So recently I’ve been taking to @CVEnew on Twitter to monitor newly releasing CVEs, and something caught my eye was:
“CVE-2020-7241 The WP Database Backup plugin through 5.5 for WordPress stores downloads by default locally in the directory wp-content/uploads/db-backup/. This might allow attackers to read ZIP archives by guessing random ID numbers, guessing date string…”
Now, I do static analysis on WordPress plugins often as I find I can audit plugins really fast, as I’ve done extensive PHP development over my career. But the Github describing this vulnerability struck me as whaaaat?..
They make the following claim:
“This plugin stores downloads by default locally in the directory wp-content/uploads/db-backup/ with this syntax:
[Site_Title]_[Date with EPOC]_[7 characters random ID]_wpdb.zip”
So to me the first thing that I notice is the UNIX timestamp and the 7 random characters are in the filename, this is actually a huge key-space to brute force!

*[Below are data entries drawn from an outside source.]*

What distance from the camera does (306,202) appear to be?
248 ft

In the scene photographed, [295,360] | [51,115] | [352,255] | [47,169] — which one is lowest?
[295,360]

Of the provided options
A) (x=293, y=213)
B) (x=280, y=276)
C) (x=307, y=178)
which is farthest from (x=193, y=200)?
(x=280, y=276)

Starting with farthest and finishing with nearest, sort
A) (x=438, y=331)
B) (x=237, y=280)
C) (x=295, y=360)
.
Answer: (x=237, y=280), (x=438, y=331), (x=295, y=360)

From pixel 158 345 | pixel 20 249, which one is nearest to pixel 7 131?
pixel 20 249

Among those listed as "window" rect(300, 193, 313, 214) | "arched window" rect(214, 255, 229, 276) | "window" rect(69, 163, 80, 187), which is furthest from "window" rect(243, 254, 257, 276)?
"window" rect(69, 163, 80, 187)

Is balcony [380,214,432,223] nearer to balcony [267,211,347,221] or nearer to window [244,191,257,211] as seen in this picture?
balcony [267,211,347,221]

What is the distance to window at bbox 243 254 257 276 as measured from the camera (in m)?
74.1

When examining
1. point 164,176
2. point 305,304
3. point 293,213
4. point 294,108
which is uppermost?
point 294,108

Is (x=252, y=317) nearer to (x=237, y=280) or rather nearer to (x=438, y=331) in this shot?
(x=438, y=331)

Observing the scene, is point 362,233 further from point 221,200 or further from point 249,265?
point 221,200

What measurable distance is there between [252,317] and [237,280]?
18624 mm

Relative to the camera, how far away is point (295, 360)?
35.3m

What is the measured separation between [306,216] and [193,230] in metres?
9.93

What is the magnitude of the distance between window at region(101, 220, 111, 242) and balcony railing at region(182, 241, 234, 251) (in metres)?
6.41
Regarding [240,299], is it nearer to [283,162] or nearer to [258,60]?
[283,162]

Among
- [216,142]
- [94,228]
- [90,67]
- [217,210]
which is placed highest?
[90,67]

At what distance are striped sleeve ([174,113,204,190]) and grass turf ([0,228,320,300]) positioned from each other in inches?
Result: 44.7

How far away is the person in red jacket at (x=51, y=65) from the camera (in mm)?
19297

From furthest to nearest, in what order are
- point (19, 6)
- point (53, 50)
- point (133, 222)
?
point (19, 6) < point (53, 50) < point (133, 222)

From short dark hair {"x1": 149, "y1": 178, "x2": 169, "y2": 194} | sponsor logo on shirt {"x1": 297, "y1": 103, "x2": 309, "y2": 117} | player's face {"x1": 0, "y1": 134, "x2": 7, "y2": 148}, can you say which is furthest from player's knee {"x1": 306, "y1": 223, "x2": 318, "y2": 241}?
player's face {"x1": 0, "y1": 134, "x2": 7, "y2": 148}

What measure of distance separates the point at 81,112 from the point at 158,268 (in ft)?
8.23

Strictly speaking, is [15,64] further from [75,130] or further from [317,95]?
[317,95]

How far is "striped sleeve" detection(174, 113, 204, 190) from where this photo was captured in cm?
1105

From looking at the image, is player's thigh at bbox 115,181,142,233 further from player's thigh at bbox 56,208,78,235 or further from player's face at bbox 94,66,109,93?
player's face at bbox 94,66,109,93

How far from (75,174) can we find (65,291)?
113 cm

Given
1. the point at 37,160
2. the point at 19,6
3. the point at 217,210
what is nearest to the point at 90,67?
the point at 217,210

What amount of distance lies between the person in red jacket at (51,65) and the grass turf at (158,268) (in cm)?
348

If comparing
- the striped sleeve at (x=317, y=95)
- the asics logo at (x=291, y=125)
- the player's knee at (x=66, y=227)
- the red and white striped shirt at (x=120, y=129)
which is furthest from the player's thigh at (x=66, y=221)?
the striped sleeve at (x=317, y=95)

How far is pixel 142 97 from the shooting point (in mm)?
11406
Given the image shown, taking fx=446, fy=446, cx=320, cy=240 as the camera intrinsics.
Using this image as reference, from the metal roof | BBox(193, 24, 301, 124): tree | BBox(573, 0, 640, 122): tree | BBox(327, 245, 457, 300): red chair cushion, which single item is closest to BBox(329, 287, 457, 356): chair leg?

The key-space for a 7 random digit id with charset [a-f0-9] is 268,435,456. Plus you need to brute the exact second the database backup happens, then for every second in a day (86400) you brute you have to multiply that by 268,435,456! Thats assuming you know which day the backup happened.
We’re looking at the following statistics in order to recover a database backup:
Seconds in a day: 86,400
Total requests needed to brute: (268,435,456 x 86,400) = 23,192,823,398,400
So even if we had a multi-threaded brute forcer of 100 reqs/s that would take 231,928,233,984 seconds to brute force or 7,354 years.
So while the storage method isn’t the best I think its a bit of a stretch to say that this is a security vulnerability, if I came across this during a Bug Bounty program I don’t think there would be a way for me to prove any impact. Am I wrong? Let me on Twitter: https://twitter.com/zeroauth
EDIT: Had to adjust math, the random digit charset is actually [a-f0-9] since its a truncated MD5 of the WordPress AUTH_KEY salt.